*WORK INSTRUCTIONS*. From the line that includes "How great a" to the last line of the records, inclusive, repeat each line exactly.

*DATASET CONTENT*.

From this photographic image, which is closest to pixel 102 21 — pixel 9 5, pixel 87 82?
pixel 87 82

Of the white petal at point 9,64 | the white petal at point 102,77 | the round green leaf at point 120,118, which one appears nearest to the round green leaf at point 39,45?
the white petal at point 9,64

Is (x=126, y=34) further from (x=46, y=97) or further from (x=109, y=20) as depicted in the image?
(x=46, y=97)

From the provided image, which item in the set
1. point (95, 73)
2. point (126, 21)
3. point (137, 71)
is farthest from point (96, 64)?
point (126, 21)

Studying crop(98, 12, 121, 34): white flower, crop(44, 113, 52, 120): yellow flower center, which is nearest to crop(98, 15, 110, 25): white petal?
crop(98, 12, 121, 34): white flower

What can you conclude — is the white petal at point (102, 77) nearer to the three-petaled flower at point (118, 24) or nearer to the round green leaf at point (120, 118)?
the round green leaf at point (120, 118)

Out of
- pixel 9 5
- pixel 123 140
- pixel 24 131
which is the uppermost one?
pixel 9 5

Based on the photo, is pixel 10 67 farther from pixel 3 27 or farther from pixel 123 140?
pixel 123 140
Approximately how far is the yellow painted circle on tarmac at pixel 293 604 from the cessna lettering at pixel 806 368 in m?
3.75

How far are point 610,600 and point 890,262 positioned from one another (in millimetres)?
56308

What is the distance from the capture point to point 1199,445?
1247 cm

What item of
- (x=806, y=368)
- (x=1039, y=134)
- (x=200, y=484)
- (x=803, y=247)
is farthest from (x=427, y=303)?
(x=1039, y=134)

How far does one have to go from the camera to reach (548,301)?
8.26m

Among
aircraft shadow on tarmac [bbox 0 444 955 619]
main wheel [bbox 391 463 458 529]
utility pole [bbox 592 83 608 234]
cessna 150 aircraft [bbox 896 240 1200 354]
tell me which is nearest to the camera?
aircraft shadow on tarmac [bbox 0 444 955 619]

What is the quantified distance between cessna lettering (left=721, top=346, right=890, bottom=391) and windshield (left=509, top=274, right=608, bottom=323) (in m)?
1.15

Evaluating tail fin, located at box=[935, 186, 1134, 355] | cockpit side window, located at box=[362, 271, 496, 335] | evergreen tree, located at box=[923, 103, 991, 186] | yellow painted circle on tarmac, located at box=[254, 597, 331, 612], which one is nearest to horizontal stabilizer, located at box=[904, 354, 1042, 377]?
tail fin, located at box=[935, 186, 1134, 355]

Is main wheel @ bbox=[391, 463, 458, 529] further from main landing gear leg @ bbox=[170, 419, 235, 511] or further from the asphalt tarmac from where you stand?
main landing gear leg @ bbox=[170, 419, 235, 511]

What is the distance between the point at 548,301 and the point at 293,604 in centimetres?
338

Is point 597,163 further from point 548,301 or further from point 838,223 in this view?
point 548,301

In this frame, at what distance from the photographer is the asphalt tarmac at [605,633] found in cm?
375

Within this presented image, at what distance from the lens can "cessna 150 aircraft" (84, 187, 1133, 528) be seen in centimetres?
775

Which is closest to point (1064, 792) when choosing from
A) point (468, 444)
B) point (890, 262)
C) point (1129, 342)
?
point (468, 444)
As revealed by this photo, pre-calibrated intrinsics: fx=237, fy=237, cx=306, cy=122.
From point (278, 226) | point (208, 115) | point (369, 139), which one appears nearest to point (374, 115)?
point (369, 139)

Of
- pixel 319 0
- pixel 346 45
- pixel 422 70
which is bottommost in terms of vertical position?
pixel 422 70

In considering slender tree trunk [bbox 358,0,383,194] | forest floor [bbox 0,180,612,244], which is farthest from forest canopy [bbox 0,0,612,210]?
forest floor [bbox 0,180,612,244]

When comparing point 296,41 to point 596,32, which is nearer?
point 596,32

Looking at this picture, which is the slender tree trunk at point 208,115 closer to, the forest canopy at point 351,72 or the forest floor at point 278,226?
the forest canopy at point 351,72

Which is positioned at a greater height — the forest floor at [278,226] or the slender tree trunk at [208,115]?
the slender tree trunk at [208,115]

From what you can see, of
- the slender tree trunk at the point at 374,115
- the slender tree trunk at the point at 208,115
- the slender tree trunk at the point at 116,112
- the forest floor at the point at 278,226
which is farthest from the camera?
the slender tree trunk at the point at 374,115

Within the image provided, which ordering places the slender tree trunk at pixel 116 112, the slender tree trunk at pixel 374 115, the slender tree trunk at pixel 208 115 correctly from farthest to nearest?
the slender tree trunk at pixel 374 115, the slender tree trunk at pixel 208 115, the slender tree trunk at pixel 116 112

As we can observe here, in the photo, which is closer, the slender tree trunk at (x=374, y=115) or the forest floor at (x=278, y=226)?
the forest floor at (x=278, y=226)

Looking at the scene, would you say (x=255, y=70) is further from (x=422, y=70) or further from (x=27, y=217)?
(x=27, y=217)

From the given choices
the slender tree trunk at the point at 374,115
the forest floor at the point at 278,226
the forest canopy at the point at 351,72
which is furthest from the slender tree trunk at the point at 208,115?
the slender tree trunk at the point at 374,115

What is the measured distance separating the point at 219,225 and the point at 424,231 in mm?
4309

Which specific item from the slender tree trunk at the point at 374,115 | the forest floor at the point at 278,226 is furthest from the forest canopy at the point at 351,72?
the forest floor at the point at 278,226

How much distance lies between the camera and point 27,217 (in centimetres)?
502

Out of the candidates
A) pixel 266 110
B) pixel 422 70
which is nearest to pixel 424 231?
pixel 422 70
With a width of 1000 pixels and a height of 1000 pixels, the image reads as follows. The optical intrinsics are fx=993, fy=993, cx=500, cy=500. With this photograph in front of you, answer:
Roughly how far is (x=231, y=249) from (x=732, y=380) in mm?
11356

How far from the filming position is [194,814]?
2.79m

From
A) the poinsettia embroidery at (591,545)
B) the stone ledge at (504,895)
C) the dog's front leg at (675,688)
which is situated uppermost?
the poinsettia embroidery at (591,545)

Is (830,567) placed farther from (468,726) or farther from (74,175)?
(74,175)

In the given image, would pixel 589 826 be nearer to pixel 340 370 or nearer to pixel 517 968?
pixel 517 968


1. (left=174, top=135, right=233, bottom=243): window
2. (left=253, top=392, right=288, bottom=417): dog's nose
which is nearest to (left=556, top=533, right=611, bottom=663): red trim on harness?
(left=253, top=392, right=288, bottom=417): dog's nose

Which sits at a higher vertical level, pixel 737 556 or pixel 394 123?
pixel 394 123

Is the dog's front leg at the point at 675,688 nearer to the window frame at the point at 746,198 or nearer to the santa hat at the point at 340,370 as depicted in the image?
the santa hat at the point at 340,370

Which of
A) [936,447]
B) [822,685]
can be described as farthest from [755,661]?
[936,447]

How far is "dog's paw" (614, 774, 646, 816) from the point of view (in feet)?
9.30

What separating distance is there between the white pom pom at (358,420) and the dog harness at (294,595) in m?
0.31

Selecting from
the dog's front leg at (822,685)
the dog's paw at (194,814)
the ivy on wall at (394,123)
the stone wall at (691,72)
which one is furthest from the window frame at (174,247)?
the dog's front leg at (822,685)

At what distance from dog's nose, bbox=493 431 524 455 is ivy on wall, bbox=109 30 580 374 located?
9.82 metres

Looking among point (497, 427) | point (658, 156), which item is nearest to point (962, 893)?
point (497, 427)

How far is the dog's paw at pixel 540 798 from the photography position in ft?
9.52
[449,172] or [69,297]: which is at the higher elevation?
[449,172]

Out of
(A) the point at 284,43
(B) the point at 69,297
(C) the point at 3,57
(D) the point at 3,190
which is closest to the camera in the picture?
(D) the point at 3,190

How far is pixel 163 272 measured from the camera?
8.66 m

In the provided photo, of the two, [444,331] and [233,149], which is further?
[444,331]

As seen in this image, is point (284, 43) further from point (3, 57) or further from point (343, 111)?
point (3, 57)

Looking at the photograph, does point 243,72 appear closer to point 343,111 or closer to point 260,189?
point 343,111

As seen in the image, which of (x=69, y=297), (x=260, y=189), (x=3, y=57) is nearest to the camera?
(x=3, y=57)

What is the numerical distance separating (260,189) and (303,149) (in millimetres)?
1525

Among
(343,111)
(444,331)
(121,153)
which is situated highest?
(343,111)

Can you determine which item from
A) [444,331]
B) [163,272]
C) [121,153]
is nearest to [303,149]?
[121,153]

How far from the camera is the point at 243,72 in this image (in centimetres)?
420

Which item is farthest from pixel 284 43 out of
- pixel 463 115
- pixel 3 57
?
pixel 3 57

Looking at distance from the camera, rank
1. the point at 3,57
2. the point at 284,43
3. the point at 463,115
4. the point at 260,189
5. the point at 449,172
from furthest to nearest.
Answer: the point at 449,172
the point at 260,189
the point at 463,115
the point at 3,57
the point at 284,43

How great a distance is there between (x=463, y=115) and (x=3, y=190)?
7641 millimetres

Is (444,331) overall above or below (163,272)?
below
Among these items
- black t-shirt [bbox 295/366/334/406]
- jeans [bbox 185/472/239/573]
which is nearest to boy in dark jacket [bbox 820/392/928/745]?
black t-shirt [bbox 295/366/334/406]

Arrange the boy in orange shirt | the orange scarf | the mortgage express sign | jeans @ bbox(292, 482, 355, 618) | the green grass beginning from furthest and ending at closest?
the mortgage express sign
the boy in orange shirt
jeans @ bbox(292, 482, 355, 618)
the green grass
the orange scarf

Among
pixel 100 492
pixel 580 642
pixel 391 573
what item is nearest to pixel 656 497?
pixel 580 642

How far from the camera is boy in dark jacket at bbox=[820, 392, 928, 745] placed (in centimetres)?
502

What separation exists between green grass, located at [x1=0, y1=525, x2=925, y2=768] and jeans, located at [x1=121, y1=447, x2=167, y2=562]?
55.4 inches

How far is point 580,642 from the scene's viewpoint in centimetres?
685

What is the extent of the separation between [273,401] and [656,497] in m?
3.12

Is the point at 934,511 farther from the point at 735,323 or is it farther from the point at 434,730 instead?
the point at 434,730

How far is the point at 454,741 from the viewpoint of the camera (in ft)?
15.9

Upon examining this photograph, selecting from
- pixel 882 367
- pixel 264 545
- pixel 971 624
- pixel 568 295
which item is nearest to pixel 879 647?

*RESULT*.
How great a distance is there between (x=463, y=115) and (x=3, y=190)?
7641 millimetres

Is (444,331) overall above or below (163,272)?
below
Among these items
- black t-shirt [bbox 295/366/334/406]
- jeans [bbox 185/472/239/573]
which is nearest to boy in dark jacket [bbox 820/392/928/745]?
black t-shirt [bbox 295/366/334/406]

Arrange the boy in orange shirt | the orange scarf | the mortgage express sign | jeans @ bbox(292, 482, 355, 618) | the green grass beginning from furthest and ending at closest?
the mortgage express sign
the boy in orange shirt
jeans @ bbox(292, 482, 355, 618)
the green grass
the orange scarf

Among
pixel 100 492
pixel 580 642
pixel 391 573
what item is nearest to pixel 656 497?
pixel 580 642

How far from the camera is boy in dark jacket at bbox=[820, 392, 928, 745] placed (in centimetres)?
502

What separation exists between green grass, located at [x1=0, y1=525, x2=925, y2=768] and jeans, located at [x1=121, y1=447, x2=167, y2=562]?
55.4 inches

How far is point 580,642 from the scene's viewpoint in centimetres?
685

What is the extent of the separation between [273,401] and [656,497] in m?
3.12

Is the point at 934,511 farther from the point at 735,323 or is it farther from the point at 434,730 instead?
the point at 434,730

How far is the point at 454,741 from the viewpoint of the camera (in ft)?
15.9

Upon examining this photograph, selecting from
- pixel 882 367
- pixel 264 545
- pixel 971 624
- pixel 568 295
which item is nearest to pixel 879 647?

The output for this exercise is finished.